GOAL =>
In the items below, change every "camera" to "observer" and leave everything else unchanged.

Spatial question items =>
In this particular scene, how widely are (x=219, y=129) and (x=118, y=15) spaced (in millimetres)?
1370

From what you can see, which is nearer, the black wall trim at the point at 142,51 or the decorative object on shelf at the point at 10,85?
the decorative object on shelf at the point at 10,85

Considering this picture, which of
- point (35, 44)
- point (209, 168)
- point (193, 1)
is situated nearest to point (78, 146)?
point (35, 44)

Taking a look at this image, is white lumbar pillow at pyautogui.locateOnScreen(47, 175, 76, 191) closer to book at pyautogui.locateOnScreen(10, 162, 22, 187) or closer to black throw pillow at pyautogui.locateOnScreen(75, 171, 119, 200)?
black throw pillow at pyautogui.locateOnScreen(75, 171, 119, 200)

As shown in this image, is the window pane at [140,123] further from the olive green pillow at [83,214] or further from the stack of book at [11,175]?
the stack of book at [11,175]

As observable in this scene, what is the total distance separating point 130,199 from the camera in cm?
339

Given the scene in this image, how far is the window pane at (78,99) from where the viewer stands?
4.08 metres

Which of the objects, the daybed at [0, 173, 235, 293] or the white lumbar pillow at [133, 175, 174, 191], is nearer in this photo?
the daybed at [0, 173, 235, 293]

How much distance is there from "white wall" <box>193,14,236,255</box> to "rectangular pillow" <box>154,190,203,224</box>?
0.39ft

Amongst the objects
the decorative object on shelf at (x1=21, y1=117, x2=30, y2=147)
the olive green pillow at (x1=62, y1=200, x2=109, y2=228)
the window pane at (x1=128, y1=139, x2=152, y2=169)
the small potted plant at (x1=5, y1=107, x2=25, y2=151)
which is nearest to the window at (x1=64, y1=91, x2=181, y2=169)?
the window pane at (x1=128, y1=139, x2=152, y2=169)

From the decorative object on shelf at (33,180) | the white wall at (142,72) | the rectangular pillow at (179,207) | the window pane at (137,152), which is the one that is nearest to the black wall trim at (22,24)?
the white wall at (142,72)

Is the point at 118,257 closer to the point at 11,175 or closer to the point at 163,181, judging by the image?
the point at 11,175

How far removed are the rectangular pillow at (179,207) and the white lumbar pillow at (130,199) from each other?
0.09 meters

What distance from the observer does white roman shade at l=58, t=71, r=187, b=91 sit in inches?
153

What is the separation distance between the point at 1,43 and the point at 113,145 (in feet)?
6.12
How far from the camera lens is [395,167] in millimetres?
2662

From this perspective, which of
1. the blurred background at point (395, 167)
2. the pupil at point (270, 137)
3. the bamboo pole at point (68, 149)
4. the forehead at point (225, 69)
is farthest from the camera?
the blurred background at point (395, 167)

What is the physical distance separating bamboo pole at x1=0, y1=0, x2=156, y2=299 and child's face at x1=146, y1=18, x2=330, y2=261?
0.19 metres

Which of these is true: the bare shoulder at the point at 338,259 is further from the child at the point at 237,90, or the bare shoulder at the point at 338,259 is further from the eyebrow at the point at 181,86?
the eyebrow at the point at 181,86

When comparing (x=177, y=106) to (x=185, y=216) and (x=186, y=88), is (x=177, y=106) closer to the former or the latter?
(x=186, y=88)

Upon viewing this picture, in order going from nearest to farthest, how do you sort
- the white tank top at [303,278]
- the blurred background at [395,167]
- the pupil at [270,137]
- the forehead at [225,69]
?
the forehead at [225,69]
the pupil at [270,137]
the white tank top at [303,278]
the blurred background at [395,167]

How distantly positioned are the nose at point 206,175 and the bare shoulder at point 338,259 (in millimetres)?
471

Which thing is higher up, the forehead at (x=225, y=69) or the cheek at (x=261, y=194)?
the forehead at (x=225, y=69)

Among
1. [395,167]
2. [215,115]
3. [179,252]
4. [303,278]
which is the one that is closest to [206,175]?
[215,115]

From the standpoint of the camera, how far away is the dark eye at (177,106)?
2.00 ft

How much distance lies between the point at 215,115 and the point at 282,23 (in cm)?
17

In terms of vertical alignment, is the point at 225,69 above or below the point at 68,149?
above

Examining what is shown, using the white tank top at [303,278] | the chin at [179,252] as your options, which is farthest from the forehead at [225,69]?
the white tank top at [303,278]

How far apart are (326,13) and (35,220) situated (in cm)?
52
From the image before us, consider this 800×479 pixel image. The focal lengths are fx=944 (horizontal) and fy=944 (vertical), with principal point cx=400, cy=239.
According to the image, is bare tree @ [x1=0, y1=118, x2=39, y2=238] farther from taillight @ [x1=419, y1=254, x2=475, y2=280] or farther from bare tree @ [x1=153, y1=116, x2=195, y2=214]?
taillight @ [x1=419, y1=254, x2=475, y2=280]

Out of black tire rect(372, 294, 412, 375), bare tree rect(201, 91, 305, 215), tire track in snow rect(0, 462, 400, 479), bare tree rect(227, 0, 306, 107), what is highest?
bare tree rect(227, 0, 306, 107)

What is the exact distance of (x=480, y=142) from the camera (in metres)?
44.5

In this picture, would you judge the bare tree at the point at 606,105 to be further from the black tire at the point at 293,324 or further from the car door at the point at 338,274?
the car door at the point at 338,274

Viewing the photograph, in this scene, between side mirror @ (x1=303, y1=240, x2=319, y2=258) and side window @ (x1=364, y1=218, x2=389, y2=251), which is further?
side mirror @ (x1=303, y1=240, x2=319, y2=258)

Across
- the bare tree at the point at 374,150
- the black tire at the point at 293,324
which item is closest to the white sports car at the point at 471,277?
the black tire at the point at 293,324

RESULT OF THIS TASK =>
In this particular scene, how widely are (x=219, y=129) and (x=118, y=15) spaced (in millimetres)?
1370

From what you can see, which is nearer, the black wall trim at the point at 142,51 or the decorative object on shelf at the point at 10,85?
the decorative object on shelf at the point at 10,85

Considering this picture, which of
- point (35, 44)
- point (209, 168)
- point (193, 1)
is situated nearest to point (78, 146)?
point (35, 44)

Taking a look at this image, is white lumbar pillow at pyautogui.locateOnScreen(47, 175, 76, 191) closer to book at pyautogui.locateOnScreen(10, 162, 22, 187) or closer to black throw pillow at pyautogui.locateOnScreen(75, 171, 119, 200)?
black throw pillow at pyautogui.locateOnScreen(75, 171, 119, 200)

As shown in this image, is the window pane at [140,123] further from the olive green pillow at [83,214] or further from the stack of book at [11,175]?
the stack of book at [11,175]

As observable in this scene, what is the total distance separating point 130,199 from the observer in cm?
339

Given the scene in this image, how far is the window pane at (78,99) from where the viewer stands?
4.08 metres

Which of the objects, the daybed at [0, 173, 235, 293] or the white lumbar pillow at [133, 175, 174, 191], is nearer in this photo?
the daybed at [0, 173, 235, 293]

How much distance is there from "white wall" <box>193,14,236,255</box> to "rectangular pillow" <box>154,190,203,224</box>?
0.39ft

Amongst the objects
the decorative object on shelf at (x1=21, y1=117, x2=30, y2=147)
the olive green pillow at (x1=62, y1=200, x2=109, y2=228)
the window pane at (x1=128, y1=139, x2=152, y2=169)
the small potted plant at (x1=5, y1=107, x2=25, y2=151)
which is nearest to the window at (x1=64, y1=91, x2=181, y2=169)?
the window pane at (x1=128, y1=139, x2=152, y2=169)

From the decorative object on shelf at (33,180) | the white wall at (142,72) | the rectangular pillow at (179,207) | the window pane at (137,152), which is the one that is nearest to the black wall trim at (22,24)?
the white wall at (142,72)

Is the point at 118,257 closer to the point at 11,175 or closer to the point at 163,181, judging by the image?
the point at 11,175

How far removed are the rectangular pillow at (179,207) and the white lumbar pillow at (130,199) from each other?
0.09 meters

What distance from the observer does white roman shade at l=58, t=71, r=187, b=91 sit in inches?
153

What is the separation distance between the point at 1,43 and the point at 113,145 (in feet)?
6.12
How far from the observer lens is [395,167] in millimetres?
2662

From this perspective, which of
1. the blurred background at point (395, 167)
2. the pupil at point (270, 137)
3. the bamboo pole at point (68, 149)
4. the forehead at point (225, 69)
is farthest from the observer?
the blurred background at point (395, 167)

What is the physical distance separating bamboo pole at x1=0, y1=0, x2=156, y2=299 and child's face at x1=146, y1=18, x2=330, y2=261?
0.19 metres

Which of these is true: the bare shoulder at the point at 338,259 is further from the child at the point at 237,90, or the bare shoulder at the point at 338,259 is further from the eyebrow at the point at 181,86?
the eyebrow at the point at 181,86

When comparing (x=177, y=106) to (x=185, y=216) and (x=186, y=88), is (x=177, y=106) closer to the former or the latter?
(x=186, y=88)

Upon viewing this picture, in order going from nearest to farthest, how do you sort
- the white tank top at [303,278]
- the blurred background at [395,167]
- the pupil at [270,137]
- the forehead at [225,69]
?
the forehead at [225,69]
the pupil at [270,137]
the white tank top at [303,278]
the blurred background at [395,167]

How distantly positioned are the nose at point 206,175 and the bare shoulder at point 338,259 (in millimetres)?
471

Which thing is higher up, the forehead at (x=225, y=69) or the cheek at (x=261, y=194)?
the forehead at (x=225, y=69)

Among
1. [395,167]
2. [215,115]
3. [179,252]
4. [303,278]
which is the one that is closest to [206,175]?
[215,115]

From the standpoint of the observer, how far away is the dark eye at (177,106)?
2.00 ft

How much distance lies between the point at 215,115 and the point at 282,23 (in cm)?
17

In terms of vertical alignment, is the point at 225,69 above or below the point at 68,149?
above

Examining what is shown, using the white tank top at [303,278] | the chin at [179,252] as your options, which is farthest from the forehead at [225,69]?
the white tank top at [303,278]

How far apart are (326,13) and (35,220) situated (in cm)?
52
From the image before us, consider this 800×479 pixel image. The focal lengths are fx=944 (horizontal) and fy=944 (vertical), with principal point cx=400, cy=239.
According to the image, is bare tree @ [x1=0, y1=118, x2=39, y2=238] farther from taillight @ [x1=419, y1=254, x2=475, y2=280] or farther from bare tree @ [x1=153, y1=116, x2=195, y2=214]?
taillight @ [x1=419, y1=254, x2=475, y2=280]

Out of black tire rect(372, 294, 412, 375), bare tree rect(201, 91, 305, 215), tire track in snow rect(0, 462, 400, 479), bare tree rect(227, 0, 306, 107), what is highest?
bare tree rect(227, 0, 306, 107)

What is the exact distance of (x=480, y=142) from the observer (in metres)?
44.5

In this picture, would you judge the bare tree at the point at 606,105 to be further from the black tire at the point at 293,324 or further from the car door at the point at 338,274?
the car door at the point at 338,274

Viewing the photograph, in this scene, between side mirror @ (x1=303, y1=240, x2=319, y2=258) and side window @ (x1=364, y1=218, x2=389, y2=251), which is further?
side mirror @ (x1=303, y1=240, x2=319, y2=258)

Across
- the bare tree at the point at 374,150
- the black tire at the point at 293,324
which item is closest to the white sports car at the point at 471,277?
the black tire at the point at 293,324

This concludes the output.